In chapter six, Johnston engages the theological tradition. Johnston examines three different thinkers who were influential on twentieth century Christian thought and takes his cues from them on revelation. With Barth he affirms that natural theology cannot happen from below (recalling his famous answer to Brunner) but “that revelation always needs the Spirit as Revealer–it is event” (127); with Schleiermacher he affirms that general revelation is not accessible through rationality “but through an intuition of Something or Someone beyond us and our feelings that result from that encounter” (127-8); from CS Lewis he gets the idea that general revelation is more than just an insignificant trace in comparison to the glory of Christ but “an experience of the wider Presence of God through his Spirit mediated through creation, conscience and human culture” (128).
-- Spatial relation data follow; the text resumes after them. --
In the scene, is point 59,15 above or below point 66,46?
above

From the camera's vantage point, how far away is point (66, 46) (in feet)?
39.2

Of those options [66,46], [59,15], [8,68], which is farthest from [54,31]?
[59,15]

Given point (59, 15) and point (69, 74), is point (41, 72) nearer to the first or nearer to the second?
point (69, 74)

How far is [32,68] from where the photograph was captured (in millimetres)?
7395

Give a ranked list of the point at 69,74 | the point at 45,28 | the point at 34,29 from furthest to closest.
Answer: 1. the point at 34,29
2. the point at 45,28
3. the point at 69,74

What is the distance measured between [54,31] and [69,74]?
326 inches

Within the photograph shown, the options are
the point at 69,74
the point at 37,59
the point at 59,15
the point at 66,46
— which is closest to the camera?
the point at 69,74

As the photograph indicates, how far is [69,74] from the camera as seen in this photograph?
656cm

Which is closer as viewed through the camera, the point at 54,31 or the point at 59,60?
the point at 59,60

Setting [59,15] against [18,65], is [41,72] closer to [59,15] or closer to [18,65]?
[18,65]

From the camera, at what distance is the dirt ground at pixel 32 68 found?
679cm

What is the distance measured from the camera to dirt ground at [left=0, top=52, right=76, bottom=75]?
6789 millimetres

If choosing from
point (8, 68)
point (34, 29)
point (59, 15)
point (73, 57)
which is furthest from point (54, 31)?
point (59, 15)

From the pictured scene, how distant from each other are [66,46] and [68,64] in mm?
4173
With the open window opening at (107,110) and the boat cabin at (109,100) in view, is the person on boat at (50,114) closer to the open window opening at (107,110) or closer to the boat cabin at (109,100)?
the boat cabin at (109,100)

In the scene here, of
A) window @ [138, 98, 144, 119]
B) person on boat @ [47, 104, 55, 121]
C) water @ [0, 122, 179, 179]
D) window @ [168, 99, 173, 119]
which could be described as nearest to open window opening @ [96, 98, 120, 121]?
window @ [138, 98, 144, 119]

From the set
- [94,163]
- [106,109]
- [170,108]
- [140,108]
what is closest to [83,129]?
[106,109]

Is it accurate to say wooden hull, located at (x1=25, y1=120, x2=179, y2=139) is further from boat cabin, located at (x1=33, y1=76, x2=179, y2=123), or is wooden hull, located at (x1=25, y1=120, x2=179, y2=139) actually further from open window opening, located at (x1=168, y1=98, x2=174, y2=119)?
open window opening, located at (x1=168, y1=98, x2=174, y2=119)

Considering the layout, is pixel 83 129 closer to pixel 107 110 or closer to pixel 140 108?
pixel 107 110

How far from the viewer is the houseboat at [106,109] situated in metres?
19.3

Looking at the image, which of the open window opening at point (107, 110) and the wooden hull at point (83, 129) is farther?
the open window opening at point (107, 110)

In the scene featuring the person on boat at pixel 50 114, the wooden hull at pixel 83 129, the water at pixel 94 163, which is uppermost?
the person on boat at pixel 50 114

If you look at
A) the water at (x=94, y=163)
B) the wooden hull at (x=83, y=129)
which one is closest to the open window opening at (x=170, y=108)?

In chapter seven Johnston tracks this wider Presence of God through the writings of John Taylor, Elizabeth Johnson, and Jurgen Moltmann. Taylor tackled the reality of real Spiritual encounter in the realm of experience in mission and world religion. Feminist theologian Elizabeth Johnson explored how the Spirit was “God’s livingness subtly and powerfully abroad in the world” (174). The social-trinitarianism of Moltmann, releases the Spirit from his subjectivity to the Son, acknowledging the Trinity as a co-equal community. This allows for more freedom for the ‘wind to blow where it may,’ and the Spirit to show-up outside of the tale of our redemption. The final chapter continues to examine the Spirit is at work in the realm of creation, conscience and culture.
Without a robust understanding of general revelation, we have to remain skeptical of any spiritual experience, or moment of transcendence anywhere outside of the Word of God. That means a moving book or a film, a orchestral piece that brings you to tears, or any cultural achievement is at best merely a human endeavor, at worst demonic. If Johnston is right about the operation of God’s wider Presence, this gives space to critically engage other traditions and perspectives, allowing us to not be dismissive and suspicious of everything, while still acknowledging that aspects may be destructive, delusional and in conflict with the gospel. This gives us a different starting point in our conversations with non-Christians, one where our hunt for common ground reveals God’s Spirit already at work in the life of the world. Throughout this book, I appreciated how seriously Johnston takes the experience of Transcendence as a revelatory event. Even Barth, who was suspicious of human ability to apprehend God unaided, affirmed that Mozart, a non-practicing Catholic had heard the harmony of creation and captured it in his music (137). God’s wider Presence sings if only we hear the music. five stars: ★★★★★
Notice of material connection: I received this book from Baker Academic in exchange for my honest review.